Short-term changes in intracellular ROS localisation after the silver nanoparticles exposure depending on particle size.

Silver nanoparticles (AgNPs) induce the production of reactive oxygen species (ROS) and apoptosis. These effects are enhanced by smaller particles. Using live-cell imaging, we show that AgNPs induced ROS production rapidly in a size-dependent manner after exposure of cells to 70-nm and 1-nm AgNPs (AgNPs-70, AgNPs-1), but not AgNO3. Exposure of cells to 5 μg/mL each of AgNPs-70, AgNPs-1 or AgNO3 for 1 h decreased the cell viability by approximately 40%, 100% and 20%, respectively. ROS were rapidly induced after 5 and 60 min by AgNPs-1 and AgNPs-70, respectively, whereas AgNO3 had no detectable effect. ROS production detected using the reporter dichlorodihydrofluorescein was observed in whole cells and mitochondria 5 and 60 min after exposure to AgNPs-1. The present study is the first, to our knowledge, to report the temporal expression and intracellular localisation of ROS induced by AgNPs.

Introduction

The development of nanomaterials as innovative catalysts in cosmetics and pharmaceuticals has progressed dramatically [1], [2]. Although there are no reports of human health hazards, animal experiments show that amorphous nanosilica causes complications in pregnancy, and carbon nanotubes induce damage to the testis and cause mesothelioma [3], [4], [5]. Moreover, silver nanoparticles (AgNPs) and their coating agents are marketed as powerful antibacterial agents with antineoplastic activity; however, there are safety concerns [6], [7], [8], [9], [10].

AgNPs act as antineoplastic drugs by inducing apoptosis. For example, Dalton's lymphoma is a spontaneous and highly invasive T-cell lymphoma that develops as an ascitic tumour in mice and serves as a model for studying tumorigenesis [6]. AgNPs induce apoptosis and reduce the volume of Dalton's lymphoma by activating caspase 3 [6]. Moreover, colloidal AgNPs induce apoptosis of the human MCF7 breast cancer cell line but do not affect the viability of normal peripheral blood mononuclear cells [7].
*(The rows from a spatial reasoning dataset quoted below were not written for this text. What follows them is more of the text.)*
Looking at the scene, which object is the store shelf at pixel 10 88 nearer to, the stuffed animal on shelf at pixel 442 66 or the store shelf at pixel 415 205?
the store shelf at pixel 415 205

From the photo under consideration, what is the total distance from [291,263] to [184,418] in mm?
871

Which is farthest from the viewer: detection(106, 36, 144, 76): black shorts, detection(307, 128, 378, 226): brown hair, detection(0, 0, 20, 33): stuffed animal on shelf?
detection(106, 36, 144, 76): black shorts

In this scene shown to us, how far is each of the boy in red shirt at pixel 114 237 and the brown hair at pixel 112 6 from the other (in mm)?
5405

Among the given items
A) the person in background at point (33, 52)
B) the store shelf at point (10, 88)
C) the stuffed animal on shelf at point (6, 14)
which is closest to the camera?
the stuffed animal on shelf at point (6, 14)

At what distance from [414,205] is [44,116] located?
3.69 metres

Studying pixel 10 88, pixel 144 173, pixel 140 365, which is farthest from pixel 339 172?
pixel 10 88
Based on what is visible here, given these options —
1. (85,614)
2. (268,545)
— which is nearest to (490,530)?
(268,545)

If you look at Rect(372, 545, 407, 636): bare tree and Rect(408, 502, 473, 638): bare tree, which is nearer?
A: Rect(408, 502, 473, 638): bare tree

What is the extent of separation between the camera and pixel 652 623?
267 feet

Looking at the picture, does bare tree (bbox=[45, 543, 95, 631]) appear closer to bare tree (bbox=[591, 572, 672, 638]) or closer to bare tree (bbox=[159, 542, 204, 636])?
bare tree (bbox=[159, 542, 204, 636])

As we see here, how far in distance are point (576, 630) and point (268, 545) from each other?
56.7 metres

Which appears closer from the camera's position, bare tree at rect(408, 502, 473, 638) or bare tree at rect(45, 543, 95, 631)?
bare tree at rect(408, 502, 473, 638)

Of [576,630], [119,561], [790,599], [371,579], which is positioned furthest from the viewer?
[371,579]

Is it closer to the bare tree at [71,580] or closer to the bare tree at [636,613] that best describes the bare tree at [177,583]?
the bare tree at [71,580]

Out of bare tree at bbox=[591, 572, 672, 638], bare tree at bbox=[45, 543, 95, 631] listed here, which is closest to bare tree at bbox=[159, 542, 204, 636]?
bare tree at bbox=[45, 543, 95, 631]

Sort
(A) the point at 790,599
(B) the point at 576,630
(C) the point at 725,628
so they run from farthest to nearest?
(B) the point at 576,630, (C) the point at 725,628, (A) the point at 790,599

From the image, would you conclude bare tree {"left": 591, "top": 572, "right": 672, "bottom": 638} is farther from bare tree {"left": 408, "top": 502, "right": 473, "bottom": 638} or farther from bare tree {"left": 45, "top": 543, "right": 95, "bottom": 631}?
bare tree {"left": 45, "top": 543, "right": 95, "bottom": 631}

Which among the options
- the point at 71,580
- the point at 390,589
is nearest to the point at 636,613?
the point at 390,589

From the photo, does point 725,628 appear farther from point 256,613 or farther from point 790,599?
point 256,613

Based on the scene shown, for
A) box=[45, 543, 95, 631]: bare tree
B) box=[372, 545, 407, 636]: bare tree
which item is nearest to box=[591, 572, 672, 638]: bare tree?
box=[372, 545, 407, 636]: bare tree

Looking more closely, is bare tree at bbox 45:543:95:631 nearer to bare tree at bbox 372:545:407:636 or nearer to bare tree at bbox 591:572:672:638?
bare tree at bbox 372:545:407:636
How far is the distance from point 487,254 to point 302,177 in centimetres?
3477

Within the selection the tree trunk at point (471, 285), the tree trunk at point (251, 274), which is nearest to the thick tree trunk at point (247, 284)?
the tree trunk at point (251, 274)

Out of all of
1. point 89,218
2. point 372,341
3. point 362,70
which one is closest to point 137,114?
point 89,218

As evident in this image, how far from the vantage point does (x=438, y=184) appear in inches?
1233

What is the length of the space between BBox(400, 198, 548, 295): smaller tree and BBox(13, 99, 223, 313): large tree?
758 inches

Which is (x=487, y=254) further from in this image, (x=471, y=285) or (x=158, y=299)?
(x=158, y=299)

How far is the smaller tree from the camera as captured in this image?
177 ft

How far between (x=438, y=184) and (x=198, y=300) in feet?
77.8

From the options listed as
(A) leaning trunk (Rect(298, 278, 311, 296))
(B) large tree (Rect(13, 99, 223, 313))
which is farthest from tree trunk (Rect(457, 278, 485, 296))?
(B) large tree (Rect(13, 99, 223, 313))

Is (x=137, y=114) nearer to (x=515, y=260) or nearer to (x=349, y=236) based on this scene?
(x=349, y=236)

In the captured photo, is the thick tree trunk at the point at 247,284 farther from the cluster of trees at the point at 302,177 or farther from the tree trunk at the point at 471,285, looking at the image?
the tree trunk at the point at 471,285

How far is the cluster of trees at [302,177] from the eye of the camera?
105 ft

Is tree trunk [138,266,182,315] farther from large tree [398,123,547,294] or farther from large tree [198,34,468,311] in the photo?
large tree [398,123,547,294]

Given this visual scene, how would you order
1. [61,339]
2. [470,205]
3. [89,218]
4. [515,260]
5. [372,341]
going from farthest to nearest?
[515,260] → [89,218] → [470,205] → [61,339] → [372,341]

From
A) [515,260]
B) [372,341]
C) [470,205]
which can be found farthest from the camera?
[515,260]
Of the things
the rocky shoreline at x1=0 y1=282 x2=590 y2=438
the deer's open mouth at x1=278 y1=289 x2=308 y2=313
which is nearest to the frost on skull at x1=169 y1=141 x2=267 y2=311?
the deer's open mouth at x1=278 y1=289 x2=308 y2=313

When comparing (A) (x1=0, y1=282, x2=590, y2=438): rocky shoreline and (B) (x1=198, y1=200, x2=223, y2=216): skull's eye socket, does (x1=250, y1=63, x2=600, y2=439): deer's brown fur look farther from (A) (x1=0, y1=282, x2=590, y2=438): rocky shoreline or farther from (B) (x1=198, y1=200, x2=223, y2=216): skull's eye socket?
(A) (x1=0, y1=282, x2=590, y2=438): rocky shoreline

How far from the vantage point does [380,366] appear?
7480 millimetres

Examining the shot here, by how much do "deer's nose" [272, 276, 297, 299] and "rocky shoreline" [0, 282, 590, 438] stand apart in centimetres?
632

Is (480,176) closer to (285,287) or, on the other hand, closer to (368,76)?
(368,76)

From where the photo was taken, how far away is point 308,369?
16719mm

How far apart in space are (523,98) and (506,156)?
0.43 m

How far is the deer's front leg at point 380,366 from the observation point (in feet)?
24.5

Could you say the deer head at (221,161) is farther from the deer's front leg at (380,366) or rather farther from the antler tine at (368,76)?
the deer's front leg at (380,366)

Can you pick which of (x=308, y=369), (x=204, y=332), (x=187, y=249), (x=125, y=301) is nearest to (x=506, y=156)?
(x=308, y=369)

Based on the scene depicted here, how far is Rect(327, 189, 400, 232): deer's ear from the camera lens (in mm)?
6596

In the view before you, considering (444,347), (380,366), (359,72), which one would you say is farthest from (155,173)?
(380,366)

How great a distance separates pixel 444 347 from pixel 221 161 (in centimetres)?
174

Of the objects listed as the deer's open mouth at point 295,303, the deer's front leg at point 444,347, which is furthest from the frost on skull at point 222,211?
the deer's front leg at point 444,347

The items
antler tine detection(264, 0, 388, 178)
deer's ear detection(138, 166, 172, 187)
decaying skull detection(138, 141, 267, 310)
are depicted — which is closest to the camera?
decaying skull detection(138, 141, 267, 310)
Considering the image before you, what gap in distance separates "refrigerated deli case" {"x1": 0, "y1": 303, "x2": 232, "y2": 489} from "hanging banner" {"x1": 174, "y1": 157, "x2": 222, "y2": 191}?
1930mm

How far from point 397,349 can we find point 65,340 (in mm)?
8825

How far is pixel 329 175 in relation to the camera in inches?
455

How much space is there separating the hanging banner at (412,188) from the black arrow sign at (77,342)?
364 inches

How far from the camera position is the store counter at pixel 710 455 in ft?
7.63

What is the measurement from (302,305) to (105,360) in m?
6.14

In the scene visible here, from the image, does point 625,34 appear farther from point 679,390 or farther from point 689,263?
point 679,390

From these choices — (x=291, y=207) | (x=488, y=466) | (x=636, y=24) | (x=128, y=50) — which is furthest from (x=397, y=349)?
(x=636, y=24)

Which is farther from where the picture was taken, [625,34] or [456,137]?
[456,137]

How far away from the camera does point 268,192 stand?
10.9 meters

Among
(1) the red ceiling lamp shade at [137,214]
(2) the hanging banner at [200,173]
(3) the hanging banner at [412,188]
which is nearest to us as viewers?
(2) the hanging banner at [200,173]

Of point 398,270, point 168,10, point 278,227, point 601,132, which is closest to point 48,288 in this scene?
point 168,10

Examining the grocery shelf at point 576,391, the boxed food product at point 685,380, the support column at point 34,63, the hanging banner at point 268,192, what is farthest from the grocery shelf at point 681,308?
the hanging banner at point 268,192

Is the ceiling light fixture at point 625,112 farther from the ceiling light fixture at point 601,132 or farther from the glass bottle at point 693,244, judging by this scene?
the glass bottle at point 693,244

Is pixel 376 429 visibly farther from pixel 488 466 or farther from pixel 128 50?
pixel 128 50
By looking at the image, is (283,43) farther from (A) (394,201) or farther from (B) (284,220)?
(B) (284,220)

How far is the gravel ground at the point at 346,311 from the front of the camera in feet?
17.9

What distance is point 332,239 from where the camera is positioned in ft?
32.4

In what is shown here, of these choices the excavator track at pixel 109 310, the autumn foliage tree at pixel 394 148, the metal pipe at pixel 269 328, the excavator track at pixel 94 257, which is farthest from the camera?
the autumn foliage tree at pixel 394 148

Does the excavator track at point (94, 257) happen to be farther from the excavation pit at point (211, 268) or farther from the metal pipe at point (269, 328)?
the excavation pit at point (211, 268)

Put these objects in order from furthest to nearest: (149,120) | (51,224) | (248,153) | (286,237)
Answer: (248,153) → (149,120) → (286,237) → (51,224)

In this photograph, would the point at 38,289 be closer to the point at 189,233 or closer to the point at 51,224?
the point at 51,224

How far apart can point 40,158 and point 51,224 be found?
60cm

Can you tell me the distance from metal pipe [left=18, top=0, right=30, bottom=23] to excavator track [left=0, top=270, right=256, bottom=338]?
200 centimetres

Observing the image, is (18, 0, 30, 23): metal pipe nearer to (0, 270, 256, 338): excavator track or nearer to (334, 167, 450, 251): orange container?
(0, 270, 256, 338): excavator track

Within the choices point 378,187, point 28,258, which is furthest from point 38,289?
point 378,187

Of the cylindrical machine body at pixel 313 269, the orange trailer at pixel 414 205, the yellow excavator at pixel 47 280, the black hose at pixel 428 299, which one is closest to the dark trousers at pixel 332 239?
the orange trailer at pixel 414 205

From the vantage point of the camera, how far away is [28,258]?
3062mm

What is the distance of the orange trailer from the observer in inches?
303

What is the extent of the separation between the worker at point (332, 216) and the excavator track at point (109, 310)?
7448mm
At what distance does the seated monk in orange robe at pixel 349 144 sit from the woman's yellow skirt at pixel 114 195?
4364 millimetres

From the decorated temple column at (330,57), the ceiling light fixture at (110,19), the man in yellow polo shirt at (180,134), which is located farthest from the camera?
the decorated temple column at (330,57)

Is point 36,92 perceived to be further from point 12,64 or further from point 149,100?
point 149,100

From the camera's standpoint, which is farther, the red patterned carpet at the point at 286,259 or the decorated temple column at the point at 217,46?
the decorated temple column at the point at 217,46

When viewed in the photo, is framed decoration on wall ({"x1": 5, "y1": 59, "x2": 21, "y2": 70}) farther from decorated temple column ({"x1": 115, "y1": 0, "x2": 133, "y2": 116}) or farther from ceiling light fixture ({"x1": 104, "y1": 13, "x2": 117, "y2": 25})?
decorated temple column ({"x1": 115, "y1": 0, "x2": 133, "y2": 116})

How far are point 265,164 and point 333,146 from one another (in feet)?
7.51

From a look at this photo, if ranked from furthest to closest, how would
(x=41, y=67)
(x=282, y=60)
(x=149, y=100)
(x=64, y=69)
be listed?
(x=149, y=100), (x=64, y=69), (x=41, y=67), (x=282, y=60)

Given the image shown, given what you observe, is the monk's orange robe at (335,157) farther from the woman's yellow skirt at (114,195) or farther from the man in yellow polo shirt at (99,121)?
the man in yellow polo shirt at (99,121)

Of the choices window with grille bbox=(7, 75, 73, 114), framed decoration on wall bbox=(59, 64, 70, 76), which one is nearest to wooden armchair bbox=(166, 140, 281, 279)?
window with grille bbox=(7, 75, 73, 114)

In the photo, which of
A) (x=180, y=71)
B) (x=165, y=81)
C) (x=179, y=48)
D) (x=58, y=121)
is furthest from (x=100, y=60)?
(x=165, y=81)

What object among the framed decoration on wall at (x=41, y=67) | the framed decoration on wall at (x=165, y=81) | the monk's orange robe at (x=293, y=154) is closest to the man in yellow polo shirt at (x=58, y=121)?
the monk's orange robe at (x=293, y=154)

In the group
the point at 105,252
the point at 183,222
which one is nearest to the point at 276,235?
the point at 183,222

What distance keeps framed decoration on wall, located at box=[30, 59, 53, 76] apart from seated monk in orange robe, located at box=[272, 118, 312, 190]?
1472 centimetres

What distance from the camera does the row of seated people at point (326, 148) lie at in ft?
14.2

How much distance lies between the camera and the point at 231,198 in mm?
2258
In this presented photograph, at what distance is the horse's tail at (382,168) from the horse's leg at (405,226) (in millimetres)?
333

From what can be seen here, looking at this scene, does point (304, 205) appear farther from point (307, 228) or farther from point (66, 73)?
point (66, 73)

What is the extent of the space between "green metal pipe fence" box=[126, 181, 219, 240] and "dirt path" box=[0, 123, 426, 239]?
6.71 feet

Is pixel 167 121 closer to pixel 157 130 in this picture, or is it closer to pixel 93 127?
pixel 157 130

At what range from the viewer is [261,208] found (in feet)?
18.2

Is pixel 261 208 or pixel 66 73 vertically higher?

After intravenous injection, 125I-labelled AgNPs accumulate in the liver and spleen and to a lesser degree in the lungs, bone and blood in vivo [8]. Moreover, AgNPs administered orally to rats for 28 days accumulate in the small intestine, stomach, liver, kidney and spleen, and small amounts accumulate in brain and muscle tissues as well [9]. Such effective tissue accumulation of AgNPs warrants further investigation and drug design. However, the extent of inflammation of the blood–brain barrier and induction of the cytokines PGE2, TNF-α and IL-1β in primary rat brain microvessel endothelial cells is inversely proportional to the size of AgNPs [10]. Moreover, binding of AgNPs to GCNF/Fyu kinase in spermatogonial stem cells may inhibit cell proliferation [11]. Therefore, these toxicological issues are important considerations for the effective use of AgNPs.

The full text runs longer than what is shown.